**SELECTED EXCERPT:**
Annotation of antibody sequences with immunogenetic information, clonal clustering, and clonal tree reconstruction were performed using the software Cloanalyst (https://www.bu.edu/computationalimmunology/research/software/). Due to variable recovery rates of heavy and light chain reads using the bulk single chain NGS sequencing of mouse BCR repertoires and the depth required for sufficient statistics for analysis of rare mutational events, mouse repertoires that had <1000 unique and functional bnAb UCA knock-in derived reads recovered were excluded from the data analysis. Functional heavy and light chains were defined by the presence of required immunogenetic characteristics as determined by Clonanalyst including: V gene regions of at least 200 base pairs in length, presence of invariant cysteines, and tryptophan (heavy) or phenylalanine (light), CDR3s in reading frame 1, non-zero CDR3 length, and absence of stop codons. Reported mutation frequencies were calculated at the nucleotide level from the beginning of the antibody sequence through the invariant cysteine codon that precedes CDR3. Analysis of the probability of mutations was performed using the computational program ARMADiLLO as previously described3,8 (Supplementary Figs. 33–35).

**EXERCISE TASKS:**
a. Translate this sentence from the antibody sequence analysis excerpt into Spanish: "Reported mutation frequencies were calculated at the nucleotide level from the beginning of the antibody sequence through the invariant cysteine codon that precedes CDR3."
b. Continue the antibody sequence analysis excerpt from its final sentence.

**DATA TO EXAMINE:**

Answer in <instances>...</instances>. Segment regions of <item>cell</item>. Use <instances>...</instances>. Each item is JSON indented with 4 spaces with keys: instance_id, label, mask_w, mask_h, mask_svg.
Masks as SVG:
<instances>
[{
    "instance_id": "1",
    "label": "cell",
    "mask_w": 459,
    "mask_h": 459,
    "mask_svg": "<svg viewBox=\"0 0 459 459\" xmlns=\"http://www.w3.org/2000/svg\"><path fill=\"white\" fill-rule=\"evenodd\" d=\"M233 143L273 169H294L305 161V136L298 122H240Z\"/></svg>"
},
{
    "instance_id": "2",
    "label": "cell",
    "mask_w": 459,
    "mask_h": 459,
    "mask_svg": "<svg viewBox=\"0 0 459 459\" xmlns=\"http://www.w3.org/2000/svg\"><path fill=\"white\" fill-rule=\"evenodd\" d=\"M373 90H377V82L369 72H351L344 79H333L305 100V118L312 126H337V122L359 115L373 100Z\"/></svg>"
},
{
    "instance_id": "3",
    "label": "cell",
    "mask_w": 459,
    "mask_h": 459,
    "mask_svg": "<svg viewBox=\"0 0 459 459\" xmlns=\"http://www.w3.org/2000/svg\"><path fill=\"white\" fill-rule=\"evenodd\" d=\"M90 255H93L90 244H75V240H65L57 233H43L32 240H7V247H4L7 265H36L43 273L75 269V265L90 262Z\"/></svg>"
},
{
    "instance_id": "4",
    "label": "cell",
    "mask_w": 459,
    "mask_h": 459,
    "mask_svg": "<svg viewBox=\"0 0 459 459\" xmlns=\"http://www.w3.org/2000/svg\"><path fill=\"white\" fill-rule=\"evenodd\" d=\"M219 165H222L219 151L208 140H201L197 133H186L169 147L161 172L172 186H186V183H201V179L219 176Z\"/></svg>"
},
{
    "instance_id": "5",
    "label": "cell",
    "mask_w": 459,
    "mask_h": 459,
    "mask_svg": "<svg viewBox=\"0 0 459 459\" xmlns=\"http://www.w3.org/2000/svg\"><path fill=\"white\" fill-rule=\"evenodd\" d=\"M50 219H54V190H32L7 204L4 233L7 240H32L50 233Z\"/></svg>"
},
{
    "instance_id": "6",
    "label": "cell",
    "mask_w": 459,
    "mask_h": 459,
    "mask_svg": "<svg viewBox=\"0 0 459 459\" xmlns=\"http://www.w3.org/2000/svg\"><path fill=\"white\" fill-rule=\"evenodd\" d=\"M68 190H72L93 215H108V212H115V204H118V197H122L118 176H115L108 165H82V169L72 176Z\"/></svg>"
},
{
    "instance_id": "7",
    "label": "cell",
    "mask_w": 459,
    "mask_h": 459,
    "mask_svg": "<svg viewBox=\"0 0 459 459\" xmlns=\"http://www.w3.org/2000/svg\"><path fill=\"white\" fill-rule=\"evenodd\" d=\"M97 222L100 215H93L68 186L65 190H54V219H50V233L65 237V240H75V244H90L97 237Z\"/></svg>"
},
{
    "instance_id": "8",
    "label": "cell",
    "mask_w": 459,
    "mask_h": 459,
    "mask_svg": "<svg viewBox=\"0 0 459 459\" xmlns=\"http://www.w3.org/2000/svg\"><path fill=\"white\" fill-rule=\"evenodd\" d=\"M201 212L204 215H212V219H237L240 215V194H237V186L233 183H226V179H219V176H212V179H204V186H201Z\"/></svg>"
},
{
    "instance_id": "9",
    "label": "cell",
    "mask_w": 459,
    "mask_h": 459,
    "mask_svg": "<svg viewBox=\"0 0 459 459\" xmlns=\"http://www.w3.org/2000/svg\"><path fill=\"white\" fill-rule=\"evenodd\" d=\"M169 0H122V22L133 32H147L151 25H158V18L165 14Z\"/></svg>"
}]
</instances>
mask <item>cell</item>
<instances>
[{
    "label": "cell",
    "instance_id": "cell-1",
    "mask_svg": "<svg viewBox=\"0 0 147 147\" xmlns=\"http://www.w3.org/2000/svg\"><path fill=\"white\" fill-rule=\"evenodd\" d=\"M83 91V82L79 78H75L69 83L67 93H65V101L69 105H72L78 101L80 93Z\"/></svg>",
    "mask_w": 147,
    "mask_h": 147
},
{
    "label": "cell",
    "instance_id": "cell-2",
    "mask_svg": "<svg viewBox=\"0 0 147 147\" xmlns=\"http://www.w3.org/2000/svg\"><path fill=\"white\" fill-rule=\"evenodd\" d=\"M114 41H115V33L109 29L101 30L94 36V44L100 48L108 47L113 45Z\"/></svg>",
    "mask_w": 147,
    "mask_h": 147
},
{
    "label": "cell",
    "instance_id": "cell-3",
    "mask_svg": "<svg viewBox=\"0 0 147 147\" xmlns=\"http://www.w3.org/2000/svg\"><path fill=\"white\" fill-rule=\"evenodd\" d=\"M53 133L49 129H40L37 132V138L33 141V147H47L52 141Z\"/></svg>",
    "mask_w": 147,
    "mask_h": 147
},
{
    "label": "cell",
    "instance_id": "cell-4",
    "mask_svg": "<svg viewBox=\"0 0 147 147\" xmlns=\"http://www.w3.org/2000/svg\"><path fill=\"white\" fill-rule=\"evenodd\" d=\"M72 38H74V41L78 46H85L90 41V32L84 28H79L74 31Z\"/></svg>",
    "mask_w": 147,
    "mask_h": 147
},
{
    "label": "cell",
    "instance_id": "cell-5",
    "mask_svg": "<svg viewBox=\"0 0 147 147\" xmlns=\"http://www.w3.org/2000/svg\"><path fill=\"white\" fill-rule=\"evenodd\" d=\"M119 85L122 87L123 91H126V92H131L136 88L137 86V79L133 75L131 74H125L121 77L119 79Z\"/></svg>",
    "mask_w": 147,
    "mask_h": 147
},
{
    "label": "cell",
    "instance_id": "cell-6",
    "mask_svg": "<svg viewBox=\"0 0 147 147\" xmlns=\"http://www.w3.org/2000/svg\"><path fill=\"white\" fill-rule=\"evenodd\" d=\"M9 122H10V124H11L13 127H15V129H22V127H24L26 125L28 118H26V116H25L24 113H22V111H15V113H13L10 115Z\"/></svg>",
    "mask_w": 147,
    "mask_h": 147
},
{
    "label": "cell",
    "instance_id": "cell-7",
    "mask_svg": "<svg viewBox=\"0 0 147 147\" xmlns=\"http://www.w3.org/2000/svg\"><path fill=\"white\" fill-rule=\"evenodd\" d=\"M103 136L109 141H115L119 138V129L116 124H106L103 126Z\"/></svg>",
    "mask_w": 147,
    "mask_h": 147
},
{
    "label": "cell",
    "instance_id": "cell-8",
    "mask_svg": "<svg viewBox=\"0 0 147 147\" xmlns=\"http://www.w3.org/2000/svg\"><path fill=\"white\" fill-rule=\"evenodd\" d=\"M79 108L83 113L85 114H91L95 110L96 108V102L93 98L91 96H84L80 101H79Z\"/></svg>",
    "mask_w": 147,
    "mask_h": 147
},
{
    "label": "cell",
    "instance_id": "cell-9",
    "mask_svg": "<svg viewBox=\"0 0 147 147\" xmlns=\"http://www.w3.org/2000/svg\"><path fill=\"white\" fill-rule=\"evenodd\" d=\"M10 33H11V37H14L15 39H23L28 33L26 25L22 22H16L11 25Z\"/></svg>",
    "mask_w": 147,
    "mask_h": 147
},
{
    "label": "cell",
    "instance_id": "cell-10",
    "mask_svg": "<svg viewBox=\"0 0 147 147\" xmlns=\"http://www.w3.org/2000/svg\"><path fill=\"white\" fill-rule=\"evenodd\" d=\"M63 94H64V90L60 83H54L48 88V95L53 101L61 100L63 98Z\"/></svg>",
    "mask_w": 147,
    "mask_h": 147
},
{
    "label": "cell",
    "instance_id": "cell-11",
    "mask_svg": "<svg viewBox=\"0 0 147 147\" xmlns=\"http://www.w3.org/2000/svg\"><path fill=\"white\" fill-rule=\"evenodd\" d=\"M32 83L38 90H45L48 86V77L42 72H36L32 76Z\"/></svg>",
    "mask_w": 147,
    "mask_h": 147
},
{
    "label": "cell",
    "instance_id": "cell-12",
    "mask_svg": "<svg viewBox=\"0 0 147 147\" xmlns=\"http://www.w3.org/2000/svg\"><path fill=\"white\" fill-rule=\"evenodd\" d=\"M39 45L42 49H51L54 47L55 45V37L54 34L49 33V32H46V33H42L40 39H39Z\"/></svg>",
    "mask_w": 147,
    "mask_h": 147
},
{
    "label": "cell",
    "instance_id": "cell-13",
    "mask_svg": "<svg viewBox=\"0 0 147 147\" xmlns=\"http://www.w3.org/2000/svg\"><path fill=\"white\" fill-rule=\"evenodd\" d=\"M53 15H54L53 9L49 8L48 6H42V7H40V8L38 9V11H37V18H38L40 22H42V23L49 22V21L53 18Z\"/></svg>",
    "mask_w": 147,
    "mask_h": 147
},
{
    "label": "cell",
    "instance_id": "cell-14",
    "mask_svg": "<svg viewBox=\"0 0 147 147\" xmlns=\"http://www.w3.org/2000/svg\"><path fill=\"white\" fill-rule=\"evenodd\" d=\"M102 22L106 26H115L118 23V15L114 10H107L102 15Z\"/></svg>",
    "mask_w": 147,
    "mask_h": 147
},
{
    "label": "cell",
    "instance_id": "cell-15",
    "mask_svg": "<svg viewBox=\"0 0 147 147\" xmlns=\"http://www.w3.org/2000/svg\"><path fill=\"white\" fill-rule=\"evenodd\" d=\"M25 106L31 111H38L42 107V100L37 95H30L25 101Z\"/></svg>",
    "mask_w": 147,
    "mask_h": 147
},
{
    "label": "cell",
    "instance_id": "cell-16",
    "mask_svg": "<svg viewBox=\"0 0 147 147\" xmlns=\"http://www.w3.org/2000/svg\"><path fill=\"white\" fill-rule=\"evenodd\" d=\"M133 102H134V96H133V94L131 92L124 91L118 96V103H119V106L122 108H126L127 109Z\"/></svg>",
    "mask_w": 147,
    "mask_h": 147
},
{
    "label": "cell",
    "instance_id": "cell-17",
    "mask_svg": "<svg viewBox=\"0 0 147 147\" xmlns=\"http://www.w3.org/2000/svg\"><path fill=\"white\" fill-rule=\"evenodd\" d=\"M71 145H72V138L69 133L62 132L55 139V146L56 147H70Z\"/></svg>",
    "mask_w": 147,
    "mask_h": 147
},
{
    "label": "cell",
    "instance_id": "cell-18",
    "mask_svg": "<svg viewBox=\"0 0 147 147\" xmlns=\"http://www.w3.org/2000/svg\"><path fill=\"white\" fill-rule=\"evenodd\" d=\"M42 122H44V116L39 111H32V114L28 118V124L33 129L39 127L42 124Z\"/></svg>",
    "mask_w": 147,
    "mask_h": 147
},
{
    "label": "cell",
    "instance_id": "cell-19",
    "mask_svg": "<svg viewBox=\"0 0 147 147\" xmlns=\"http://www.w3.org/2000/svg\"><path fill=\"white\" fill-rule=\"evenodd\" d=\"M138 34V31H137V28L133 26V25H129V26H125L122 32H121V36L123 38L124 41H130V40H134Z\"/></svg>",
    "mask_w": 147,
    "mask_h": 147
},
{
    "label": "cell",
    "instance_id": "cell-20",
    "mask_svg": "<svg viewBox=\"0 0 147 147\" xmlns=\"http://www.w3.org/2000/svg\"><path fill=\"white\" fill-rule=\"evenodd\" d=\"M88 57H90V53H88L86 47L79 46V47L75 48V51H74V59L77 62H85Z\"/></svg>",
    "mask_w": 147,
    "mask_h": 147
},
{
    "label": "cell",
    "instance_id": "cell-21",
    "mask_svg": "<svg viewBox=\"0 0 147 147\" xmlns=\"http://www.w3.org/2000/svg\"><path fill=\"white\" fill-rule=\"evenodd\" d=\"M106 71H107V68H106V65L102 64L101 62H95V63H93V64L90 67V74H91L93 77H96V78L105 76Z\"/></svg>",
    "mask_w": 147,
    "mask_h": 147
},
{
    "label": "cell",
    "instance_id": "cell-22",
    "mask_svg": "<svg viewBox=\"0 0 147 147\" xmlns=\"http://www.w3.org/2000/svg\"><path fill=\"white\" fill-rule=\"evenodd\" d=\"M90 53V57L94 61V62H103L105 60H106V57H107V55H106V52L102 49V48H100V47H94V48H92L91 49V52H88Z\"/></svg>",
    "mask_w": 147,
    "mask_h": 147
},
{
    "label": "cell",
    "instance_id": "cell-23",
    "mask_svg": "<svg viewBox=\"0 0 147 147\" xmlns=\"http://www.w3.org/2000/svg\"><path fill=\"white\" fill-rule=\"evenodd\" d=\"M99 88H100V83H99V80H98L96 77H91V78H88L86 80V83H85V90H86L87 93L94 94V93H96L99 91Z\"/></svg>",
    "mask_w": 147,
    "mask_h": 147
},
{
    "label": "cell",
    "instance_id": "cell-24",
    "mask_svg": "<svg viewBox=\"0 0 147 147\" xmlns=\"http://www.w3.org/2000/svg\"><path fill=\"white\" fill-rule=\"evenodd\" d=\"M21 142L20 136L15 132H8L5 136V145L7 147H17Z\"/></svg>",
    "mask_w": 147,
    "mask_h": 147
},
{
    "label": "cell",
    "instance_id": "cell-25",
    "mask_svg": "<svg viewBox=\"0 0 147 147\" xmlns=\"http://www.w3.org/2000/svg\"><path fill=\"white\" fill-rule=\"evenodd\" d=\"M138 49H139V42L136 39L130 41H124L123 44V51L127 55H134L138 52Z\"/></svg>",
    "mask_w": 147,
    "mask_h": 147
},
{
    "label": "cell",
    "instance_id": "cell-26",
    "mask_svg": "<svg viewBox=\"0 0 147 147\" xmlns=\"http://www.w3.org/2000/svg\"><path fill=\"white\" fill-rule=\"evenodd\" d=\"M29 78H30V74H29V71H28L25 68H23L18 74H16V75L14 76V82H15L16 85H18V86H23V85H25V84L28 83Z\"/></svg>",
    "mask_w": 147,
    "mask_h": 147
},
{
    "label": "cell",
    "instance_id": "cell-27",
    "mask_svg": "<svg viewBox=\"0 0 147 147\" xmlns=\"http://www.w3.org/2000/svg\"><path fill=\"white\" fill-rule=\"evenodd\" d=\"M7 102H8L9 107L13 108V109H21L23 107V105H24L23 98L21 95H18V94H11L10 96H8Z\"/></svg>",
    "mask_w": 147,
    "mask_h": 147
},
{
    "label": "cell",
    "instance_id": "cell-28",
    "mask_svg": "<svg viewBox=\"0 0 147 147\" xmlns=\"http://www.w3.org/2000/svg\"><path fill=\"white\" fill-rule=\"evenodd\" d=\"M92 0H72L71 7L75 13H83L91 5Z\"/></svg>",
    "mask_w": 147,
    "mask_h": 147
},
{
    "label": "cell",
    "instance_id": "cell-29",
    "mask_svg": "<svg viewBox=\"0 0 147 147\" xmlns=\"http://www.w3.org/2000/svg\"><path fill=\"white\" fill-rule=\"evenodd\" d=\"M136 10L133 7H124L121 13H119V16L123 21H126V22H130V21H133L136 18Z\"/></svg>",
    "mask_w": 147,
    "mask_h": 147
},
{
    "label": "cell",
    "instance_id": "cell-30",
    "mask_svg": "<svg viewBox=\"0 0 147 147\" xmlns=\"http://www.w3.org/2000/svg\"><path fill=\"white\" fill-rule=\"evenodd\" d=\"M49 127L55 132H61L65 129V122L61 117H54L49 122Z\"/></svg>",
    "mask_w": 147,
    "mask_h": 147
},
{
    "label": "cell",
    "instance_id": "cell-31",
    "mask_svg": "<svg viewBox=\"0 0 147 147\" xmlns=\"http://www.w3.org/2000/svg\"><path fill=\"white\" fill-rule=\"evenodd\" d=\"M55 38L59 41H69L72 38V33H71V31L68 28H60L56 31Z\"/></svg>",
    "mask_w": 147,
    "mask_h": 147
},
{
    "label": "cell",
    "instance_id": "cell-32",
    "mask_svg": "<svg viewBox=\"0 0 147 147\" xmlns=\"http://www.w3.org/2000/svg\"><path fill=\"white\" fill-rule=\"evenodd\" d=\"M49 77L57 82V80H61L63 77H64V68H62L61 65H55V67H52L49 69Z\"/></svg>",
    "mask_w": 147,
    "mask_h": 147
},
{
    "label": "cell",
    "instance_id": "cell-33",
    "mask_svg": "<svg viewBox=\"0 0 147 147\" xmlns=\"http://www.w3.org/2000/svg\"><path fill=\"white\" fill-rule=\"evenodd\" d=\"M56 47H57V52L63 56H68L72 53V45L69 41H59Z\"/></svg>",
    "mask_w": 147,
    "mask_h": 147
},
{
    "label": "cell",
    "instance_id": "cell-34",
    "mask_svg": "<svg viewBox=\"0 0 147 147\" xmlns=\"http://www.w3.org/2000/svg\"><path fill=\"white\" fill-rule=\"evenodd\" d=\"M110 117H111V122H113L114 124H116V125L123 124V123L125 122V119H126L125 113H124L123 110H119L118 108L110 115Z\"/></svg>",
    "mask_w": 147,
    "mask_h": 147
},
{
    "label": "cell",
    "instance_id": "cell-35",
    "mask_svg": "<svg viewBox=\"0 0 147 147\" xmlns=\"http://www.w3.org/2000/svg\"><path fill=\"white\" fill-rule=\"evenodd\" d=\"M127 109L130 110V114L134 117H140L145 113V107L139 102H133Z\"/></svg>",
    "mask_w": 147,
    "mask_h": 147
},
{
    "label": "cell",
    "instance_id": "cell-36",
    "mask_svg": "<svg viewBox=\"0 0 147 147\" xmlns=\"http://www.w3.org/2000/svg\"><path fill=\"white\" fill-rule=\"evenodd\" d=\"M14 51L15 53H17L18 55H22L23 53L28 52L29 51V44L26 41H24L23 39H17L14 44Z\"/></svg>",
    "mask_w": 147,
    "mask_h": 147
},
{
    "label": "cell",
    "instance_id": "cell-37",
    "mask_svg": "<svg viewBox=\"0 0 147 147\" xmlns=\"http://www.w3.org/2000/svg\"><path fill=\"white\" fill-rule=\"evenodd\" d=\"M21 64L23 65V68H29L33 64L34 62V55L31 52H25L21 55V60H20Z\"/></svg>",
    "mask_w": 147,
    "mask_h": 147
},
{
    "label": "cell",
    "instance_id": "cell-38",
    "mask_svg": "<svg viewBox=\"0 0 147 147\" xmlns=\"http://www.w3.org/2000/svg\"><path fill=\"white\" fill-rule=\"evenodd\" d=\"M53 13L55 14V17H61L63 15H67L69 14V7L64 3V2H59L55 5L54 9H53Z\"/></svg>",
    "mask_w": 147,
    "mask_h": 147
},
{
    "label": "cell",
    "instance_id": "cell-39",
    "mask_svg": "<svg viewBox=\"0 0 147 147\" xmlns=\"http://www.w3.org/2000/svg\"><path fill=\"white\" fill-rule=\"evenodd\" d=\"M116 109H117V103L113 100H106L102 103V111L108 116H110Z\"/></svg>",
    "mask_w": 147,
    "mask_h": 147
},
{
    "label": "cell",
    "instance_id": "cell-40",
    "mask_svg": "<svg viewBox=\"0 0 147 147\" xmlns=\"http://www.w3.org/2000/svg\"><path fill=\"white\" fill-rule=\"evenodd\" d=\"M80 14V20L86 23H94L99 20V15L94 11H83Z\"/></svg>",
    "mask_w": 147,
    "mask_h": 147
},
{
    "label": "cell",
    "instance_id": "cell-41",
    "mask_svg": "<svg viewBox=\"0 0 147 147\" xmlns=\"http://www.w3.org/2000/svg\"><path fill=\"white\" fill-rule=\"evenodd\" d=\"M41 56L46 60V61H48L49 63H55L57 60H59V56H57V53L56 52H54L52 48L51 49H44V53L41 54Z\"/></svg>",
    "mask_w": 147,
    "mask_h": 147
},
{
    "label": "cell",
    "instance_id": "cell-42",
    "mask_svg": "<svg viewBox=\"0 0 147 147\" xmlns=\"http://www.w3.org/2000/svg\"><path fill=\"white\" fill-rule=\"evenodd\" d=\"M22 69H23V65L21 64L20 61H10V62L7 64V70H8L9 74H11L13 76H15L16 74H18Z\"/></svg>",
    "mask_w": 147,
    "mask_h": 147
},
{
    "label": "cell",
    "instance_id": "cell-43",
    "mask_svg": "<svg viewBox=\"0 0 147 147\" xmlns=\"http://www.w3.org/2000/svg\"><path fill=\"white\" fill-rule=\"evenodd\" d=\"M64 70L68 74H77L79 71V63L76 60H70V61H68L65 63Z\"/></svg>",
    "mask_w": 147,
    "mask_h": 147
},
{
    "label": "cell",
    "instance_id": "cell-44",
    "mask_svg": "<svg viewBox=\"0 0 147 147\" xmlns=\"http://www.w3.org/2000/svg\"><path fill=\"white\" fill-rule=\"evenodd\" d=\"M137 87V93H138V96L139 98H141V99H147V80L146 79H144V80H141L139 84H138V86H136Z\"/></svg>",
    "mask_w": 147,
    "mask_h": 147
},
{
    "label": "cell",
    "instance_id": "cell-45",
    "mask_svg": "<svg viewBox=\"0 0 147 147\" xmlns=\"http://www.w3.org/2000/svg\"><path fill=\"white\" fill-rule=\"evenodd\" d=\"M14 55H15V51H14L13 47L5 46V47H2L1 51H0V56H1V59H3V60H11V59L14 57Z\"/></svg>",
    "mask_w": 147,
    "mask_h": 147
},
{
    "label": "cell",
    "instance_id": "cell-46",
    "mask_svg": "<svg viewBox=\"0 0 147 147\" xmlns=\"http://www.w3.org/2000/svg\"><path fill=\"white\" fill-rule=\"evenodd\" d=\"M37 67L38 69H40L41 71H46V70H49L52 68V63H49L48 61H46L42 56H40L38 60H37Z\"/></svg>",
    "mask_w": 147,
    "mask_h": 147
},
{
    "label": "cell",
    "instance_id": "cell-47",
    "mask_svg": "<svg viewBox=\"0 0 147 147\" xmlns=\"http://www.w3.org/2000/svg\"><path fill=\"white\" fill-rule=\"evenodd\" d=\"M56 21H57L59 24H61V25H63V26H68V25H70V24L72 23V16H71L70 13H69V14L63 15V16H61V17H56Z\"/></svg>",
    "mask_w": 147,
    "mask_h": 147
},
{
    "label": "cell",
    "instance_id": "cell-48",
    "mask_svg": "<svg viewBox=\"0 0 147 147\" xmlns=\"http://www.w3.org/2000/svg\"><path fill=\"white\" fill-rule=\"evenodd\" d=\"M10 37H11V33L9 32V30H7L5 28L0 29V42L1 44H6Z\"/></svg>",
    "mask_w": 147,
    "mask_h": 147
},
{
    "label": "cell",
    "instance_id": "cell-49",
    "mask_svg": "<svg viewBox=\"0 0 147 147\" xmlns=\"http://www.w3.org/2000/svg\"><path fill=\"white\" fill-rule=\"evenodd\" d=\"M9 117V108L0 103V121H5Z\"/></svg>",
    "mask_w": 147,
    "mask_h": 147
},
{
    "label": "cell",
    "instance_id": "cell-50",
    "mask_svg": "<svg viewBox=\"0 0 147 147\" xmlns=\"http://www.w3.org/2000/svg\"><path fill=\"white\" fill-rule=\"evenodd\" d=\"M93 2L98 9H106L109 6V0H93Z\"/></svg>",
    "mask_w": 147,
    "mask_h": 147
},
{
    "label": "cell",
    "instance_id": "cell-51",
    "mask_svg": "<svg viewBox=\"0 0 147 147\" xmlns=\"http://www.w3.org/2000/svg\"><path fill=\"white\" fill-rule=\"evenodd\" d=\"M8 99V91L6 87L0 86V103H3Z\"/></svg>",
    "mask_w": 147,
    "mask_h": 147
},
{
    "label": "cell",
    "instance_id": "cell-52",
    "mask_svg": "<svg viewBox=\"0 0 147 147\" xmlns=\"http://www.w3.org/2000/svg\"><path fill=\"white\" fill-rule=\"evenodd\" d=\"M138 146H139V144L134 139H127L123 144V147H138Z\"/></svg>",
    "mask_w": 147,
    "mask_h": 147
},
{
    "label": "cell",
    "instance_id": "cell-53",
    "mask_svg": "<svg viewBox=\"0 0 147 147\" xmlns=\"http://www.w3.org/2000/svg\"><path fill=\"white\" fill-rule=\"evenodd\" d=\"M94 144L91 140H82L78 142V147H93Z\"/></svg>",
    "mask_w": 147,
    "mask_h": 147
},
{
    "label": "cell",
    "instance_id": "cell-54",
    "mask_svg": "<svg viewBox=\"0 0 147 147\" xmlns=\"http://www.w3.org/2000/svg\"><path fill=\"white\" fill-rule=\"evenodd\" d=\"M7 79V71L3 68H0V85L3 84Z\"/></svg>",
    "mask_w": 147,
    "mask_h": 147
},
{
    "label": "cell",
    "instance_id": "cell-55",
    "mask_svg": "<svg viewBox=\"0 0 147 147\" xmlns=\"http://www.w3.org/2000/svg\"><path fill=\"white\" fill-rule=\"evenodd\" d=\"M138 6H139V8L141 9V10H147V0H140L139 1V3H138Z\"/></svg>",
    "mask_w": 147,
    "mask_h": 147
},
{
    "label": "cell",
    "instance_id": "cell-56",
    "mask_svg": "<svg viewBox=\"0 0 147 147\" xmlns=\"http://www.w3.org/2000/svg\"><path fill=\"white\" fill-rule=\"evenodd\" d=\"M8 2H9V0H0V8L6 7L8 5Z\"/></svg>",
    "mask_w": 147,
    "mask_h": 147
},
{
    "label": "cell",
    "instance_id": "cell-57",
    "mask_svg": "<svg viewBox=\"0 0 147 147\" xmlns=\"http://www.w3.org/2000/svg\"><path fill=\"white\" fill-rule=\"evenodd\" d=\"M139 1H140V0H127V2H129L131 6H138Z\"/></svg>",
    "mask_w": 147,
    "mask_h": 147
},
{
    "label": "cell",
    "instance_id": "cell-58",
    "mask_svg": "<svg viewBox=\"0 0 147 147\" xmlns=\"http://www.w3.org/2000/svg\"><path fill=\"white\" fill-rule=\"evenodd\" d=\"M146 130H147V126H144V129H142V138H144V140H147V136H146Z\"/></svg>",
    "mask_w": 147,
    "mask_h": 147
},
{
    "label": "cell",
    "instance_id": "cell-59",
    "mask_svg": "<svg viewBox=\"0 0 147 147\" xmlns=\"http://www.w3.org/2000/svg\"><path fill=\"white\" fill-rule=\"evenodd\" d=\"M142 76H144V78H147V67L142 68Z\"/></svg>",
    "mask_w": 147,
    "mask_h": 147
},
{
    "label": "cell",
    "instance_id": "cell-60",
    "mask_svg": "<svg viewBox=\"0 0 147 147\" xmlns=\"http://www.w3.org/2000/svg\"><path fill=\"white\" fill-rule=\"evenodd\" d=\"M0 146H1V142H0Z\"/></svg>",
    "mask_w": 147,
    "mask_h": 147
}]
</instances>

**ANSWERS TO THE EXERCISE:**
a. Las frecuencias de mutación reportadas se calcularon a nivel de nucleótidos desde el inicio de la secuencia del anticuerpo hasta el codón de cisteína invariante que precede a la CDR3.

b.
Further information on research design is available in the Nature Portfolio Reporting Summary linked to this article.
The cryo-EM reconstruction and atomic model data generated in this study have been deposited in the wwPDB and EMBD databases (www.rcsb.org; http://emsearch.rutgers.edu) under accession codes: PDB IDs 8VGV https://doi.org/10.2210/pdb8VGV/pdb, 8VGW https://doi.org/10.2210/pdb8VGW/pdb, 8VH1 https://doi.org/10.2210/pdb8VH1/pdb, 8VH2 https://doi.org/10.2210/pdb8VH2/pdb, 8VH3 https://doi.org/10.2210/pdb8VH3/pdb, and EMD IDs EMD-43225, EMD-43228, EMD-43231, EMD-43232, EMD-43233. Previously published structures used in this study include 6UM6 https://doi.org/10.2210/pdb6UM6/pdb, 6UDA https://doi.org/10.2210/pdb6UDA/pdb, 5TQA https://doi.org/10.2210/pdb5TQA/pdb, 3TGT https://doi.org/10.2210/pdb3TGT/pdb, and 5F96 https://doi.org/10.2210/pdb5F96/pdb. The molecular dynamics trajectories generated in this study have been deposited in FigShare https://doi.org/10.25452/figshare.plus.26841427. Source data are provided as a Source Data file. Source data are provided with this paper.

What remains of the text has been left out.